SAN FRANCISCO – The inaugural Schweickart Prize was awarded June 28 to an astronomer proposing an international campaign to detect objects approaching Earth from the direction of the sun.

Joseph DeMartini, a University of Maryland astronomy Ph.D. student, won a $10,000 grant from B612 Foundation’s prize named for Apollo astronaut Rusty Schweickart. The prize, to be awarded annually, recognizes graduate students with innovative ideas for planetary defense.

“We are now technically able to slightly modify the natural clockwork of the solar system to enhance the survival of Earth life,” Schweickart said in a news briefing. “This is the challenge to be met by Joe DeMartini and many other bright young people who will follow in his footsteps.”

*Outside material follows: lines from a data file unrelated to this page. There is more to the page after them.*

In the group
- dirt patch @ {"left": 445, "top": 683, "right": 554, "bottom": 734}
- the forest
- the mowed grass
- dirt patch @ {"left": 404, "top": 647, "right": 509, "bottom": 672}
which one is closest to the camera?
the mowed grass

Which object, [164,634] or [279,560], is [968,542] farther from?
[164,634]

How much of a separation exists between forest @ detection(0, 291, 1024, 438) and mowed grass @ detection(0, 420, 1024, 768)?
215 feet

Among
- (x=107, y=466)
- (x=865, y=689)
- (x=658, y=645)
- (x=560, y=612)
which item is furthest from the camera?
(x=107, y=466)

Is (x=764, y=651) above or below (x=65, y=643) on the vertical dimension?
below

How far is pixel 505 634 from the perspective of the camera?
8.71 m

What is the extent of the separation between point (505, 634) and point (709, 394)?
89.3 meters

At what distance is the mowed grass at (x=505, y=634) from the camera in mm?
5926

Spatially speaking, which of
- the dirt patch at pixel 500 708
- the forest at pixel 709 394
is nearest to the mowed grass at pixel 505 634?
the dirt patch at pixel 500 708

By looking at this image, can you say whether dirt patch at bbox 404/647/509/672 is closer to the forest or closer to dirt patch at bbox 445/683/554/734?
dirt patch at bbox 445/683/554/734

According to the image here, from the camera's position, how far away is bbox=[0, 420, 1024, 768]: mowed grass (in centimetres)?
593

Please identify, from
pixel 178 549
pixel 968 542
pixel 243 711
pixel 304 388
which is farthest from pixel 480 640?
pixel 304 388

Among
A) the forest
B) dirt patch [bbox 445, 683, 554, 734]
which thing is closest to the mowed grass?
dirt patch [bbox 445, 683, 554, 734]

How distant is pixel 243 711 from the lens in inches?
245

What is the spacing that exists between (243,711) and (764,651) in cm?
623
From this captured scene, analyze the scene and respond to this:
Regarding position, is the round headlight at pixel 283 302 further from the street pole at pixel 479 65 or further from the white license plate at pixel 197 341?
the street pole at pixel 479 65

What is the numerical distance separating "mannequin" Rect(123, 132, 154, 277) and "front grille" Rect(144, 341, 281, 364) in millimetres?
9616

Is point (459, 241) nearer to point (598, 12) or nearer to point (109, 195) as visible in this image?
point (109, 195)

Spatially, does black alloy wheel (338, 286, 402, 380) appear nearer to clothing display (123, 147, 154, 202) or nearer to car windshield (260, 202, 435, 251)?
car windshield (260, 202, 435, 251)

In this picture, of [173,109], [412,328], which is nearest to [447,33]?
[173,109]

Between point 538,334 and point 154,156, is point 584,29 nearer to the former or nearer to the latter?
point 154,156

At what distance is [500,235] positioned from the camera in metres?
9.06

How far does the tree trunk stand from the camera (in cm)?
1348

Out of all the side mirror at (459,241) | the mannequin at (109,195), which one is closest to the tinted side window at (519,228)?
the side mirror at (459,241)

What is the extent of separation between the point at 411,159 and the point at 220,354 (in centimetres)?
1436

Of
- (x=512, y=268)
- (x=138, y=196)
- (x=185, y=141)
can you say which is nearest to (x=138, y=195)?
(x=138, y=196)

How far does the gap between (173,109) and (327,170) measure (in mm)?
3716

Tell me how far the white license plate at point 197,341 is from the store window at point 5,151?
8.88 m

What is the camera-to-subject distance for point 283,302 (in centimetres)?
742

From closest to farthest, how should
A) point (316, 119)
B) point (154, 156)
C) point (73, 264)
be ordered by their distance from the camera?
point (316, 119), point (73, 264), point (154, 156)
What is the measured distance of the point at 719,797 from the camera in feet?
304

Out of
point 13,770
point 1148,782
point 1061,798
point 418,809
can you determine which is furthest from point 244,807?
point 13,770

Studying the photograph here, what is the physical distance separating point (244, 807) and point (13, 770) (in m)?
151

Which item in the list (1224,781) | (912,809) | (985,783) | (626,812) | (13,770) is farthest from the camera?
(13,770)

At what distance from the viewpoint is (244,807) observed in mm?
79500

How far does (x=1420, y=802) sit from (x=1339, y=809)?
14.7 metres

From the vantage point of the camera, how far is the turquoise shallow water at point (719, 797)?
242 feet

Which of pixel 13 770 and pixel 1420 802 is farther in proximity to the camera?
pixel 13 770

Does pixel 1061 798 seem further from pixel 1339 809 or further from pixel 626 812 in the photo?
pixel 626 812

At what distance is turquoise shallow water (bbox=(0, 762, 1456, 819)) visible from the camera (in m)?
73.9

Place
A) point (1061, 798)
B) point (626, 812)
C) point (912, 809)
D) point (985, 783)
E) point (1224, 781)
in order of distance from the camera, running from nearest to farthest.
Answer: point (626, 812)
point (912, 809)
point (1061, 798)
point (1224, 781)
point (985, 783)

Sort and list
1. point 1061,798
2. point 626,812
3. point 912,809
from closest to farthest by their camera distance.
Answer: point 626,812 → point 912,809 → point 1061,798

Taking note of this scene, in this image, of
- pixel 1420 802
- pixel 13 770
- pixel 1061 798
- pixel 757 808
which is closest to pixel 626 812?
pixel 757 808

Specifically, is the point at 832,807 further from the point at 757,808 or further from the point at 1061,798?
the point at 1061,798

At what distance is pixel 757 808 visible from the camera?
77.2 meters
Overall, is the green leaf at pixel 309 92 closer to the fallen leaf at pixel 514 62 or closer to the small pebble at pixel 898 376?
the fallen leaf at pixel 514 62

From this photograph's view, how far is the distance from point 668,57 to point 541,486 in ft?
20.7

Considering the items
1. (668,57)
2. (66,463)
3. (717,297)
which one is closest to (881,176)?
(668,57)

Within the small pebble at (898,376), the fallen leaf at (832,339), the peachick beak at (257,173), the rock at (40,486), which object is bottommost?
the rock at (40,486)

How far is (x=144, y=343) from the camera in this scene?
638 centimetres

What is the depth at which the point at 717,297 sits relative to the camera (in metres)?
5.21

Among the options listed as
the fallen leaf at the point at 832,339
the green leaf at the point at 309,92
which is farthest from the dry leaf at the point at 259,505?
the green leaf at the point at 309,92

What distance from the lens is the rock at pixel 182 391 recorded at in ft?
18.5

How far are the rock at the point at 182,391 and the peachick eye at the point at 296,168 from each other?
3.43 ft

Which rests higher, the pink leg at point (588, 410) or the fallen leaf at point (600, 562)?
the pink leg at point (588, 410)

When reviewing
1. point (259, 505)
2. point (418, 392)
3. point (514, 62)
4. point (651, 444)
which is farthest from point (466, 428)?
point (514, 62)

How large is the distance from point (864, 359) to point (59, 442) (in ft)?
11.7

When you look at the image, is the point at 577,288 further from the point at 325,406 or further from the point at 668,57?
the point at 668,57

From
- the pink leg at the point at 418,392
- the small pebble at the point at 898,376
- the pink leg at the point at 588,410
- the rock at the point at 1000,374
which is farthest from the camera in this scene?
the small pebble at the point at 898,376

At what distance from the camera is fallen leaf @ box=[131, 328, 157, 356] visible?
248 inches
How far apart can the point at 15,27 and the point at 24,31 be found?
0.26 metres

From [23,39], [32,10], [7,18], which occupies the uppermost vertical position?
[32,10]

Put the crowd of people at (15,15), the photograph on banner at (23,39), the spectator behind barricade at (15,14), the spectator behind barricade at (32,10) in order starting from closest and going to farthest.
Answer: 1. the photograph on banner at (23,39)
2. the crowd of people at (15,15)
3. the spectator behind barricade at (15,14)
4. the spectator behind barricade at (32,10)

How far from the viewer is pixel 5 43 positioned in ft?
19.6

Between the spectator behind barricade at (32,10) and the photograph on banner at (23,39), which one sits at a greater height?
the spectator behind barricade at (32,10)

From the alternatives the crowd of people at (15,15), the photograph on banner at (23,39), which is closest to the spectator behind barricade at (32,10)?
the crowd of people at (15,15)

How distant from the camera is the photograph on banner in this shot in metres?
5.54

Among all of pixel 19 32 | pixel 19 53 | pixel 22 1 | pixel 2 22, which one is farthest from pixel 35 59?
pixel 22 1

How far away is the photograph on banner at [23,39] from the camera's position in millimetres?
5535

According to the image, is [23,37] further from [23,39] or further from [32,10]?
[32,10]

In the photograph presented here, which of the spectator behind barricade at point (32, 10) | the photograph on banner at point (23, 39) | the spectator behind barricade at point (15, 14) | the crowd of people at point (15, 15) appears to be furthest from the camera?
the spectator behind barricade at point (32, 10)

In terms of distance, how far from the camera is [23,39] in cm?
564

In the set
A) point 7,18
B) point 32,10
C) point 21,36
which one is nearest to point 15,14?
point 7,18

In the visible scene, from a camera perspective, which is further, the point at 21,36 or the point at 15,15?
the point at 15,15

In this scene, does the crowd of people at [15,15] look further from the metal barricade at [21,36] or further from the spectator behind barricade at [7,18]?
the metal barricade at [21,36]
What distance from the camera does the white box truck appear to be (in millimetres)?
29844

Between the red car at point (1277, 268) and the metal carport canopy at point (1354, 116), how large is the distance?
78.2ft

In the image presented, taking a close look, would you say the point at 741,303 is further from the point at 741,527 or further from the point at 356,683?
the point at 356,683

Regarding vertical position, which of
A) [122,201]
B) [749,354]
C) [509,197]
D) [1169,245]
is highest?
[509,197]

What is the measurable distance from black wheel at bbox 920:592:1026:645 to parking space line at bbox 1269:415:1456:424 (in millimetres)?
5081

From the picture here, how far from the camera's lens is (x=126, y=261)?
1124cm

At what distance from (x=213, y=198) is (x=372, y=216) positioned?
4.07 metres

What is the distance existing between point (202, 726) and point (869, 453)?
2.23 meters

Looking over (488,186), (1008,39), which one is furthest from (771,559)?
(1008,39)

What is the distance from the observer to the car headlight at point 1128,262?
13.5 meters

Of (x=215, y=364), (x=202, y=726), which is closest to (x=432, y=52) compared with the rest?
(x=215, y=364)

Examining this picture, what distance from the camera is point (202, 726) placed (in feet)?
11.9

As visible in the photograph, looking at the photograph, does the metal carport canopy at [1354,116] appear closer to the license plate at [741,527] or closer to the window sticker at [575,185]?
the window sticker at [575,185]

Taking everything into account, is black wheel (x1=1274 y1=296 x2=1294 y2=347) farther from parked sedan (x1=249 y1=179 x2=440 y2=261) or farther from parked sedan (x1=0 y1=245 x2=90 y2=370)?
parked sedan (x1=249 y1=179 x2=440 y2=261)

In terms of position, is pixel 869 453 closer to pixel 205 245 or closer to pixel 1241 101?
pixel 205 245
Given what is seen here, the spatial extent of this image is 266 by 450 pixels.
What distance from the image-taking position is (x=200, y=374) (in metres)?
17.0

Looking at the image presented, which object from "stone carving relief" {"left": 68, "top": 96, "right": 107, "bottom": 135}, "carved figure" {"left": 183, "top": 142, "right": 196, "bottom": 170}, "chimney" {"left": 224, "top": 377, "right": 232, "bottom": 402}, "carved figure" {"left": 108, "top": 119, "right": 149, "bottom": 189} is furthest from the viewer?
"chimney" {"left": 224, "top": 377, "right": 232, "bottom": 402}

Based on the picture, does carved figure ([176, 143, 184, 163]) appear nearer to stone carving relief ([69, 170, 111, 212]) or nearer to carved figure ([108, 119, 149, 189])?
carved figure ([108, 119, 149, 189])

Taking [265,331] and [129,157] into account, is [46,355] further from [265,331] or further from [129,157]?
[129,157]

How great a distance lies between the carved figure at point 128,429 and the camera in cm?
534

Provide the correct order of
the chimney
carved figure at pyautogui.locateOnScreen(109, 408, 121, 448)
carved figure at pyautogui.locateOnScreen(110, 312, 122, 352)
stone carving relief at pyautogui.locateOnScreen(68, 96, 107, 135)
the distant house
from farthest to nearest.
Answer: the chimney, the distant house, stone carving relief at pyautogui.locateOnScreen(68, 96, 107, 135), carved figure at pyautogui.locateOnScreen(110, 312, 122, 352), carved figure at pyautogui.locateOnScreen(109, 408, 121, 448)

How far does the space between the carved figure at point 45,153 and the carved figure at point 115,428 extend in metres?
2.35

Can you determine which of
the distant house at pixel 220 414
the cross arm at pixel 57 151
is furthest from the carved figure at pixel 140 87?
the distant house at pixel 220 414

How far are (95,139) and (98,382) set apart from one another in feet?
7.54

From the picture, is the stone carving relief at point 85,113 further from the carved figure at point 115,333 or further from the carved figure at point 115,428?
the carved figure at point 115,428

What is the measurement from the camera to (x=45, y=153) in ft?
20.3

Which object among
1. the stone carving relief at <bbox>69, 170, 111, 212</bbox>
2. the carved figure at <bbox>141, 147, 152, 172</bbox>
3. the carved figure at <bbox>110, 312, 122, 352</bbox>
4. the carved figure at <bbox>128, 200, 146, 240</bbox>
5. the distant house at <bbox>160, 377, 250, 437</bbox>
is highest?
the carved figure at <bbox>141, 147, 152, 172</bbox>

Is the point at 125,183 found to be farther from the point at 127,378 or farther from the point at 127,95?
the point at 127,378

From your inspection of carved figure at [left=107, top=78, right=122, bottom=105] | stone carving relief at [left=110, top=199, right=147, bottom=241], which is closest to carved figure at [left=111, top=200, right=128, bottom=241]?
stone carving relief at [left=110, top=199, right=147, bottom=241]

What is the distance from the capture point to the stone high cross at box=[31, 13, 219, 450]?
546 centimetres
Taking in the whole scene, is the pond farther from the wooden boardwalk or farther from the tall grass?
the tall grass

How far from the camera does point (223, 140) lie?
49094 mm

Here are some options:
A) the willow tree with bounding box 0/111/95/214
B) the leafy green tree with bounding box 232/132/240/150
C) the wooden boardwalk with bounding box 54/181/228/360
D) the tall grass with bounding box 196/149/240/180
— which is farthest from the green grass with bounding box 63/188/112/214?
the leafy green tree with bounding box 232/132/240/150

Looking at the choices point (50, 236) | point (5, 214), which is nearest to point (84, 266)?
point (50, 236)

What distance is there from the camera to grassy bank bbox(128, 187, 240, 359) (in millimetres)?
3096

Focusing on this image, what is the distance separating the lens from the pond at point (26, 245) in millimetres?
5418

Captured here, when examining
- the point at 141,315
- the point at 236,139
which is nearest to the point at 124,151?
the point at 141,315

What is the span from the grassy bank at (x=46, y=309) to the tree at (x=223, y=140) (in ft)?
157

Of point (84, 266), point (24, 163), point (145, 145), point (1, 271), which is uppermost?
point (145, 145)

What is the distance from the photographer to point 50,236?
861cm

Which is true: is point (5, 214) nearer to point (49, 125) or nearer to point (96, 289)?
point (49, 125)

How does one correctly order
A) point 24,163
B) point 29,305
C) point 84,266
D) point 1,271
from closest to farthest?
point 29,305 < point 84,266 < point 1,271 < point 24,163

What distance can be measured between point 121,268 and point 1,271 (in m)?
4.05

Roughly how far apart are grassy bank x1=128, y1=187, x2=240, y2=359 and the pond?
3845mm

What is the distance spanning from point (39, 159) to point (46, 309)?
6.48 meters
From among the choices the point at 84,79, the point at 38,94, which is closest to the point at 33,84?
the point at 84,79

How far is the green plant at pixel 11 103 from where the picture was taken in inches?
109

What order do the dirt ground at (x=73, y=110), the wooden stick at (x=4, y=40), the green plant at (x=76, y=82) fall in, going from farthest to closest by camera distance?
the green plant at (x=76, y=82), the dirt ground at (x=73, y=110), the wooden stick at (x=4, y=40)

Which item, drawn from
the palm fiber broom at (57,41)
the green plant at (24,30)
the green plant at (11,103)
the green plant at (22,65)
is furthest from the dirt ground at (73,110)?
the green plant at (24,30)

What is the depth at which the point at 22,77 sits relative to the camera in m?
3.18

In addition to funding, DeMartini said the prize gives him access to a network of people and organizations that could help carry out his proposal to focus ground-based telescopes toward the sun for roughly an hour before sunrise and after sunset.

The goal is to detect asteroids or comets in Apollo or Atens orbits “that cross the Earth’s orbit, because those are the ones that have the highest chance of a potential impact,” DeMartini said.

Apollo asteroids spend most of their time outside Earth’s orbit. Aten asteroids tend to be inside Earth orbit.

“In order to see asteroids in the Aten family during any large fraction of their orbit, you would need to be looking in the direction of the sun,” DeMartini said.

Rubin Observatory

In particular, DeMartini hopes the award lends support to a proposal for the Vera C. Rubin Observatory in Chile to conduct a detailed survey of the near-sun region during twilight. A network of ground-based observatories could make additional observations at sunrise and sunset to verify discoveries. Further support for orbit characterization would come from recent advances in NEO verification methods.

Ground-based telescopes ignore “a huge swath” of the inner solar system because the sky is simply too bright, DeMartini said.

When “the sun is just below the horizon at sunset or just below the horizon before sunrise, the very bright object of the sun is suddenly out of our field of view,” DeMartini said. “The sky is still a little bit bright, but we can point our telescope in the direction of the sun and not have the image totally overexposed by solar brightness.”

Schweickart Prize sponsors include Anousheh Ansari, Barrington Crater Co, Future Ventures, Geoffrey Notkin, Jurvetson Family Foundation, Meteor Crater, Randy Schweickart and Michelle Heng, and Rusty B. Schweickart and Joanne Keys.

Rusty Schweickart, an Apollo 9 astronaut, is a co-founder of the Association of Space Explorers and of the B612 Foundation.